Ronald S. Wallace comments on the prayer of Elijah, the model for the prayer of faith:
- …Elijah worked wonders in his day not simply because he was a man caught up in a special relationship with God, but also because he was a man who learned to pray as we ourselves can learn to pray, and who out of love could throw himself on his face and make intercession for men who were either too weary or too unbelieving or too preoccupied to pray for their own dire needs. The privilege of being able to win God's blessing for men is beyond none of us who will have it (Readings in 1 Kings, Eerdmans: 1995 p. 126).
Christ lays no heavy burden on the seriously ill believer beyond the faith to call for help. And the language attached to the prayer of faith takes us to the heart of God's covenant action in Jesus' great salvation: the verbs of "saving" and "raising up" point us to the Cross and a resurrection hope. There are no cases in which the prayer of faith may fail. Every sick believer may look confidently to being "raised up" in resurrection power one day, if not partially through restored health here and now.
When tempted to wonder whether the outcome of my illness depends on the strength of my faith, I recall the ways my Father has showed me with signs of his love. I remember the time when just when I thought. "I can't take any more," I heard the song:
- Only believe, only believe…
Your Shepherd selecteth the path you must tread.
No, I would never choose this path, but this is my Father's choice for me. My Good Shepherd's hand still holds me, and I know his love is all I need to go through.
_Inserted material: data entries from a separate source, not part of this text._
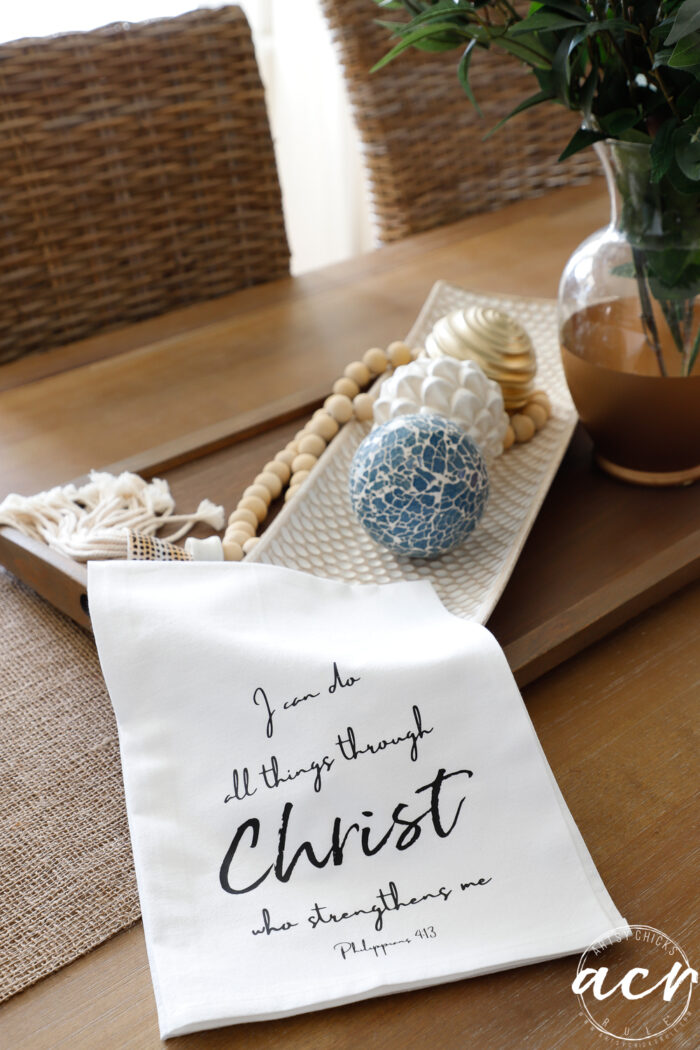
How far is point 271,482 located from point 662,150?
1.28 feet

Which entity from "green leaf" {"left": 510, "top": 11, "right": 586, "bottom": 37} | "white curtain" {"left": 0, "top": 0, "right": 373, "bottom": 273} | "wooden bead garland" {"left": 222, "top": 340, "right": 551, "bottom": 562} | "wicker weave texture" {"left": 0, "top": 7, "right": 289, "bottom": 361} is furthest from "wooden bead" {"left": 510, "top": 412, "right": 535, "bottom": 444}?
"white curtain" {"left": 0, "top": 0, "right": 373, "bottom": 273}

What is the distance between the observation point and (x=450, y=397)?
75cm

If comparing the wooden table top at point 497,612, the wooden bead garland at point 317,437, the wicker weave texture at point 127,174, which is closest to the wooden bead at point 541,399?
the wooden bead garland at point 317,437

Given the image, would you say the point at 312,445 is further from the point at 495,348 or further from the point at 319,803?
the point at 319,803

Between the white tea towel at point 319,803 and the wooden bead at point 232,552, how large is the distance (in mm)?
88

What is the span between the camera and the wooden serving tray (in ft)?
2.11

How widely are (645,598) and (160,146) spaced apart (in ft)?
2.91

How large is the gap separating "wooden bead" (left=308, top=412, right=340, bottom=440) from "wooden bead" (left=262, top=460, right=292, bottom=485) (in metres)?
0.05

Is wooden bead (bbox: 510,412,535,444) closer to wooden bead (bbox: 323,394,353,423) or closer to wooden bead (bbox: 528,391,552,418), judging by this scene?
wooden bead (bbox: 528,391,552,418)

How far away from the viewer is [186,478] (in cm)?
85

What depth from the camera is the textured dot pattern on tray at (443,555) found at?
68 cm

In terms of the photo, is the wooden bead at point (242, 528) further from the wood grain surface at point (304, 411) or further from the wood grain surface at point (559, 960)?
the wood grain surface at point (559, 960)

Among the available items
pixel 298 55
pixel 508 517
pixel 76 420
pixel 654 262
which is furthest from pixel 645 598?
pixel 298 55

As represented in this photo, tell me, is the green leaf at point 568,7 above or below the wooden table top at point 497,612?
above
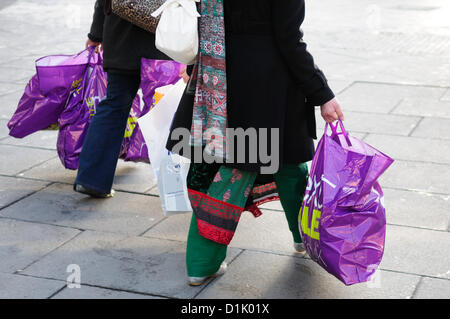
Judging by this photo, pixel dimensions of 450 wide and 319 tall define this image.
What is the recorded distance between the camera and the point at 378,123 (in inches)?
240

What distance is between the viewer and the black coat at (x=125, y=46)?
4164 mm

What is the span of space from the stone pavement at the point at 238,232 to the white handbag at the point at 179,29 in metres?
1.09

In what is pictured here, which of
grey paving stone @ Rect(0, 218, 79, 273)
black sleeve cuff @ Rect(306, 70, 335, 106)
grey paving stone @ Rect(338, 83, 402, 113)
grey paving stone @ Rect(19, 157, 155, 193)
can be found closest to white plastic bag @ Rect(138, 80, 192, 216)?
grey paving stone @ Rect(0, 218, 79, 273)

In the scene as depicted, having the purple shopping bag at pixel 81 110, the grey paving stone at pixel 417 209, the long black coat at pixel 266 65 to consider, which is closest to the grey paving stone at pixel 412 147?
the grey paving stone at pixel 417 209

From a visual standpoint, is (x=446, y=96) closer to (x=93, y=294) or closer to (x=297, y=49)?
(x=297, y=49)

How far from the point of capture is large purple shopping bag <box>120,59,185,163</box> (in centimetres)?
431

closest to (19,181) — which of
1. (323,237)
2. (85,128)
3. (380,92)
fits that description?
(85,128)

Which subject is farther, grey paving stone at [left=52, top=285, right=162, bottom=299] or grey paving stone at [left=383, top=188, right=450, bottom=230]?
grey paving stone at [left=383, top=188, right=450, bottom=230]

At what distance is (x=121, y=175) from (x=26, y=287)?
165 cm

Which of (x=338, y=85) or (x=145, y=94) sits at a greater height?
(x=145, y=94)

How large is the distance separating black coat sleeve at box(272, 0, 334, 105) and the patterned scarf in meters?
0.24

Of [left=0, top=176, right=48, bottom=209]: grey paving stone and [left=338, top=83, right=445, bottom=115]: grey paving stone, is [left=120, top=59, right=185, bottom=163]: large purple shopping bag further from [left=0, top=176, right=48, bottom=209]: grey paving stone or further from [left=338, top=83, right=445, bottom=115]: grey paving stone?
[left=338, top=83, right=445, bottom=115]: grey paving stone

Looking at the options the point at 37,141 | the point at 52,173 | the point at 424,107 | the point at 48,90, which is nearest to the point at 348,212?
the point at 48,90
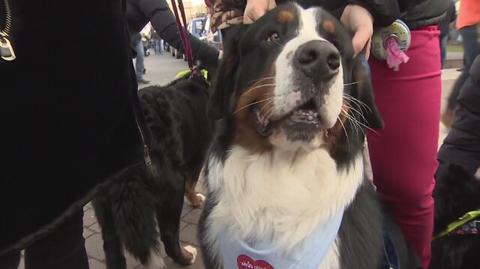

And there is a promise of healing, despite what the medical literature says about my cancer (non-curable, fatal).
I will call for my local elders when I have finished my chemo, D.V., and before I go for a "stem cell transplant" procedure in Edmonton this May-June. I am told if all goes well I may expect a "five-year remission." But my hope goes far beyond that.
I am resting in the promises of a loving Father. I am learning new aspects of what it means to be baptized into the Triune Name, passed through the waters of both blessing and judgment (1 Cor. 10:2; Gal. 3:27). I know that my earthly tent is not my permanent home (2 Cor. 5:1), and that covenant life since Isaac's consecration on the altar has always been one of "willing to live and willing to die" (cf. Rom. 12:1-2).
We are all of us, as baptized into Christ Jesus, called to be ready to give an answer without warning, whether to the "Emperor" with his sword — as Christians face in other places, or to some accident, disease, or other common earthly woe. We follow the Lamb who was slain for us, and we love not our lives to death (Rev. 12:11). I look forward to seeing the prayer of faith become a reality in my healing, but whatever the immediate outcome, I only ask for grace so that his will may be perfected in my life, and his praise be continually on my lips.